Of the other Democratic senators running for president, New Jersey’s Cory Booker and Minnesota’s Amy Klobuchar voted to repeal the Treasury rule and loosen the SALT cap. Vermont independent Bernie SandersElizabeth Warren of Massachusetts and Kamala Harris of California weren’t present for the vote.

McConnell and other Republicans pointed to a June report from the Joint Committee on Taxation that found that if the SALT cap were repealed for 2019, 94 percent of the resulting $77.4 billion in tax cuts would go to households earning more than $200,000 a year. More than half would accrue to households earning more than $1 million. 

Democrats stressed that the resolution didn’t call for the repeal of the deduction cap, just the repeal of the rule limiting state workarounds. “The regulation we will be voting on impacts state charitable credits virtually across every state, ranging in areas from education to conservation, to child care, and more,” Schumer said.

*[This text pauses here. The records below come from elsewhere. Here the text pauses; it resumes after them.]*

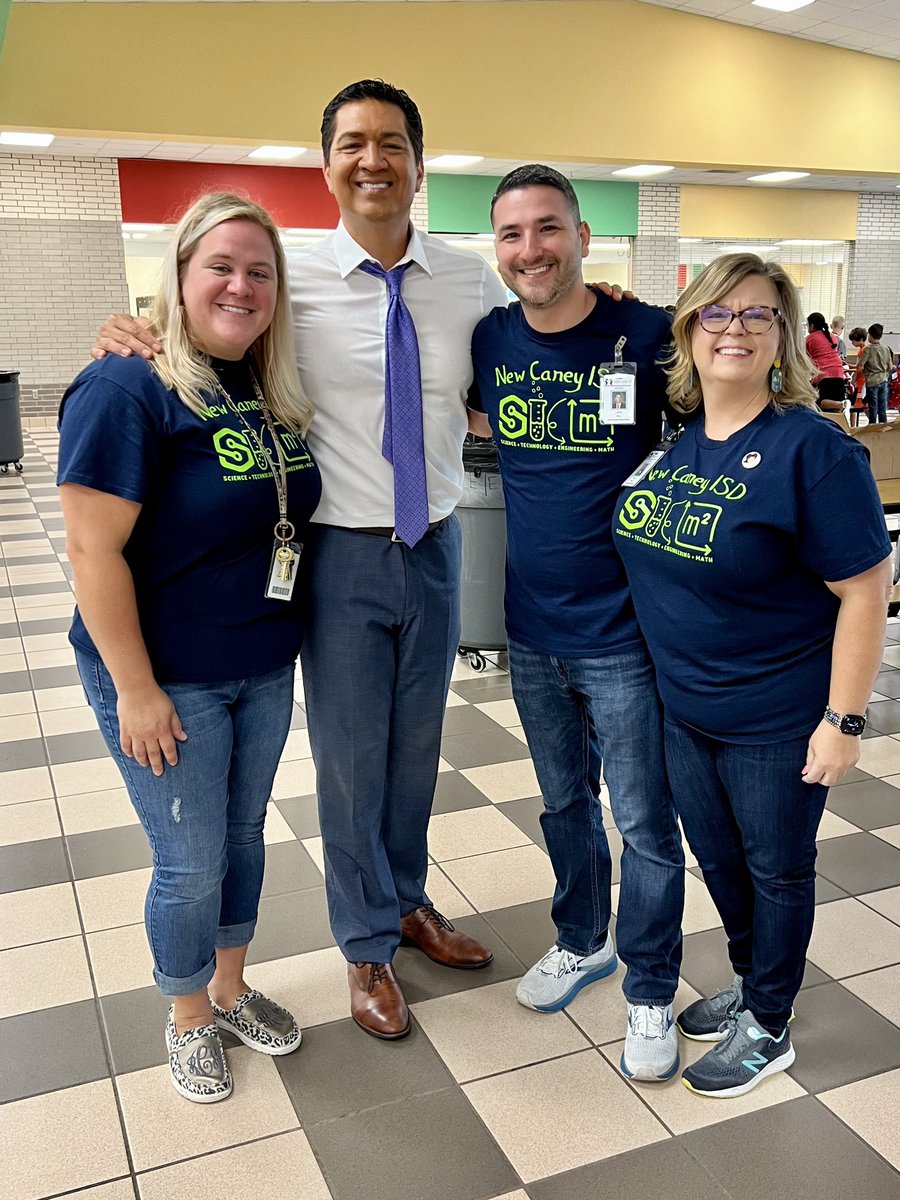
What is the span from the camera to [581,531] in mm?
1992

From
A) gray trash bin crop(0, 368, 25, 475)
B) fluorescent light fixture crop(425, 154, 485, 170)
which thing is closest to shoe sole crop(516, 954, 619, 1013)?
gray trash bin crop(0, 368, 25, 475)

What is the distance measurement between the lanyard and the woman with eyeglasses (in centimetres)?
62

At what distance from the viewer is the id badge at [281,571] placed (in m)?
1.88

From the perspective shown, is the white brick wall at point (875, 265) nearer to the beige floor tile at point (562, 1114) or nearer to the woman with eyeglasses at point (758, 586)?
the woman with eyeglasses at point (758, 586)

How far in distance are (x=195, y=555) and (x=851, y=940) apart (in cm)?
190

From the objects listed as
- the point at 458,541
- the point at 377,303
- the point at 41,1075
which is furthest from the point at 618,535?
the point at 41,1075

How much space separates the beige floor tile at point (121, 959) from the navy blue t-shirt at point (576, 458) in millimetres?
1305

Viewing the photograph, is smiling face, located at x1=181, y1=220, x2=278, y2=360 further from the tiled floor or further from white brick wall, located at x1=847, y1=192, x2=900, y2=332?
white brick wall, located at x1=847, y1=192, x2=900, y2=332

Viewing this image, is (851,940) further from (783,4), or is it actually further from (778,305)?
(783,4)

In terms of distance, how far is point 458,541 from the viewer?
232cm

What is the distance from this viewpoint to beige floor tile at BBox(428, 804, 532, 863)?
3.06 metres

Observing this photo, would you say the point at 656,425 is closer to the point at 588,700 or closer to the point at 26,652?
the point at 588,700

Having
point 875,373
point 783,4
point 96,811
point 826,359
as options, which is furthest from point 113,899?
point 875,373

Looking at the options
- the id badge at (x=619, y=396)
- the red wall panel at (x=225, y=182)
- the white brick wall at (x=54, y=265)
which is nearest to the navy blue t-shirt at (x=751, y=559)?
the id badge at (x=619, y=396)
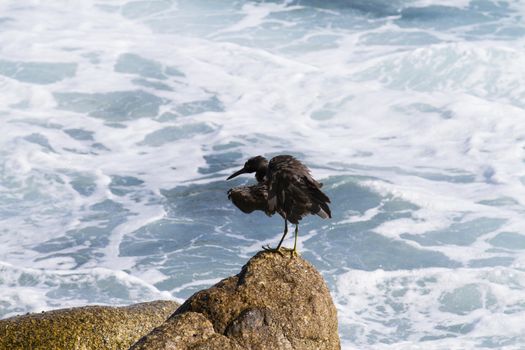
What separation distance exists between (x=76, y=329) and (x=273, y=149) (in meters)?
12.6

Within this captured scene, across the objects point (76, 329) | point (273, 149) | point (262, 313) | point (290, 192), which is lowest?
point (273, 149)

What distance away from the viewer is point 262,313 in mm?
7344

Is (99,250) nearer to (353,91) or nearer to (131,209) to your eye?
(131,209)

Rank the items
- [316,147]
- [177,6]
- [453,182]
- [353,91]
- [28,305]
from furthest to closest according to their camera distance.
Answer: [177,6] → [353,91] → [316,147] → [453,182] → [28,305]

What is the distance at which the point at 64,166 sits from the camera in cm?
2041

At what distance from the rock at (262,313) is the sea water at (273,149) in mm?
6199

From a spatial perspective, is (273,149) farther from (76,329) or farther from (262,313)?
(262,313)

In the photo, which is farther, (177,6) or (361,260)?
(177,6)

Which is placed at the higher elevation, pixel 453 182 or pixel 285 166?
pixel 285 166

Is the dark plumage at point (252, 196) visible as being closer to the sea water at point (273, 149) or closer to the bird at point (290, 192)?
the bird at point (290, 192)

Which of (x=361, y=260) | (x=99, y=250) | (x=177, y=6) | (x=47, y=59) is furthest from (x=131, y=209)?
(x=177, y=6)

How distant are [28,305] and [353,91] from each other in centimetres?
1323

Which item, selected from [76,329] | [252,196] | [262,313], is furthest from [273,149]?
[262,313]

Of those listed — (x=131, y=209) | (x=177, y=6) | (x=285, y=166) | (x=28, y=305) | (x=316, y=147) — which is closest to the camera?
(x=285, y=166)
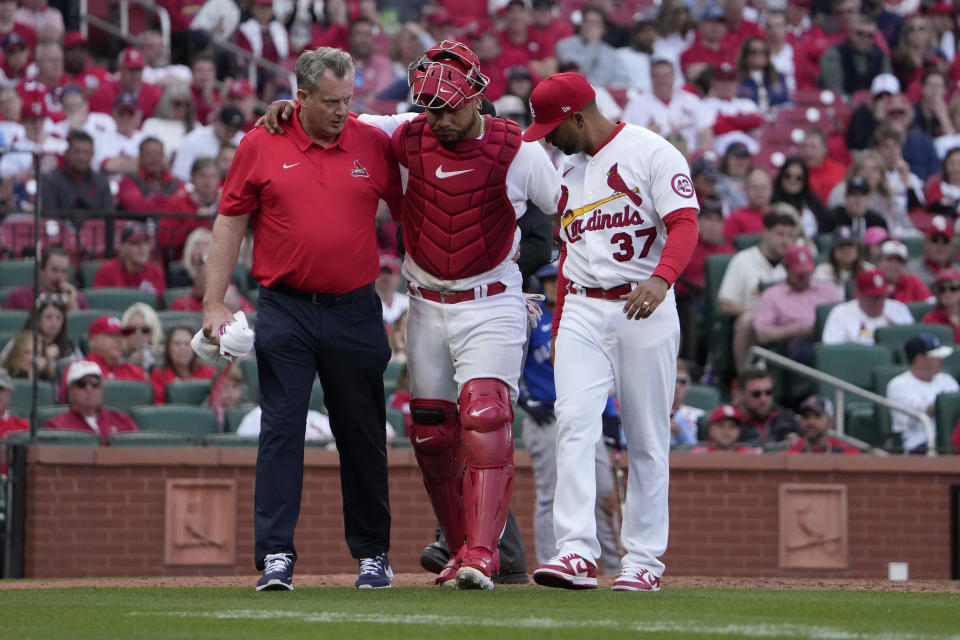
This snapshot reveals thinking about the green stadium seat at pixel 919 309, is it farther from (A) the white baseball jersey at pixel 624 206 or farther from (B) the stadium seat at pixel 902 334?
(A) the white baseball jersey at pixel 624 206

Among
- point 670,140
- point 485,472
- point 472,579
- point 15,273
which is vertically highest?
point 670,140

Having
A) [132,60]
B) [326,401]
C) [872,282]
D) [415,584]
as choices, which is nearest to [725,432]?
[872,282]

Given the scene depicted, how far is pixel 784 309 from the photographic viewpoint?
12602 millimetres

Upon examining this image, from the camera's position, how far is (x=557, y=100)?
630 centimetres

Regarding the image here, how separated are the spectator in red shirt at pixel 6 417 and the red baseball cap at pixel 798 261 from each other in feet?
18.6

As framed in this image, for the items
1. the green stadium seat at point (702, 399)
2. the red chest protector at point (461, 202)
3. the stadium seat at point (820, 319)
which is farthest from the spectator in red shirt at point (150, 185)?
the red chest protector at point (461, 202)

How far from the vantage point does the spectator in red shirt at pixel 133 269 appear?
41.6ft

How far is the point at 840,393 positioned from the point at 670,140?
167 inches

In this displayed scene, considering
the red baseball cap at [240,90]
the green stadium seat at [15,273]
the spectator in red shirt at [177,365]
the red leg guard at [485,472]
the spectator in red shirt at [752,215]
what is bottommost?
the red leg guard at [485,472]

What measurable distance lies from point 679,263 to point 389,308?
661 cm

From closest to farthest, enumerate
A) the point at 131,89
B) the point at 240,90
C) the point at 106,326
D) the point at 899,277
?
the point at 106,326 < the point at 899,277 < the point at 240,90 < the point at 131,89

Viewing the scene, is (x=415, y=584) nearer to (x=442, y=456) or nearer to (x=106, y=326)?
(x=442, y=456)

Paul voted with the Democrats on the resolution to preserve bigger SALT deductions because of his general support for keeping taxes as low as possible.

“During the debate over the [2017] tax bill, Sen. Paul fought to obtain the largest tax cuts possible for all Americans, and he continues to work to achieve even greater cuts,” a Paul spokesman said. “Despite his strong support for the overall tax bill, he disagreed with taking away existing deductions.”